Llevaban un mes saliendo cuando Norma propuso vivir juntos.
—Ha llegado el momento de contarte algo —dijo él.
Paseaban por el parque agarrados de la mano. Se sentaron en un banco y se miraron.
Diego era guapo, atlético y sensible. Olía bien. Vestía a la moda. Se depilaba. Norma se apercibió de que la arruguita del entrecejo le había desaparecido.
— ¿Te has puesto Botox?
—Sí, pero no es eso.
— ¿Qué es?
—Las ondas electromagnéticas del wifi.
Ella calló esperando a que él añadiera información. Como no arrancaba preguntó si era alergia.

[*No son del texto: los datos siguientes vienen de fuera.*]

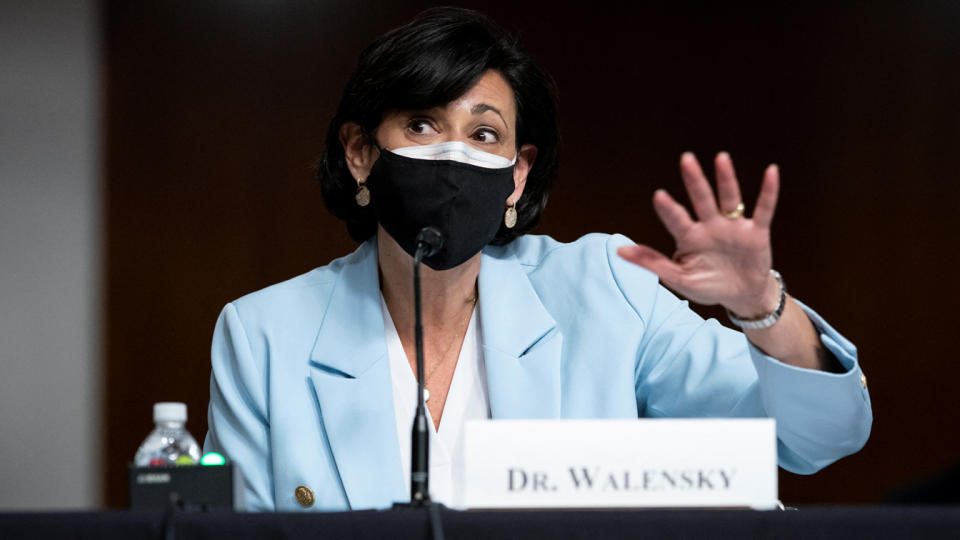 Dr. Rochelle Walensky, director of the Centers for Disease Control and Prevention answers questions during a Senate Health, Education, Labor, and Pensions Committee hearing.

—Activan un gen recesivo cuando estoy a menos de cuatro metros de un rúter.
—¿Por qué cuatro metros?
—No sé, cuando me alejo se desactiva.
—¿Y cuando te acercas?
—Sufro una mutación.
Norma se rió.
— ¿Me quieres? —preguntó él con voz suave. Tenía los ojos húmedos e inocentes.
—Claro.
Esa noche Diego se quedó a dormir en casa de Norma.
—Subamos a tu despacho.
—¿Para qué?
Una vez allí se acercó al rúter.
—No te asustes —le advirtió.
Enseguida empezó a convulsionar y su pecho se ensanchó hasta reventar los botones de la camisa. De repente en los brazos y las piernas le crecieron músculos imposibles. Su cuerpo se cubrió de vello negro y grueso. Le creció el cabello, sucio y enredado. Las aletas de la nariz se le abrieron. Se le desarrolló la mandíbula hacia afuera. Empezó a gruñir como un cavernícola y a dar saltitos. Entonces vio a Norma y paró. Por un momento su dedo índice jugó con el labio inferior. La olisqueó de abajo a arriba, dio un pequeño chillido de alegría y, con una sonrisa de oreja a oreja, la cargó sobre su hombro izquierdo y la lanzó al sofá.
A la mañana siguiente Norma bajó a la cocina a preparar café. Bebía un sorbo a la mesa cuando Diego apareció.
—¿Es un problema? —preguntó.
Ella sacudió la cabeza de lado a lado. No dijo nada. Pensaba en la noche pasada y en un posible amplificador, para mejorar la red de casa.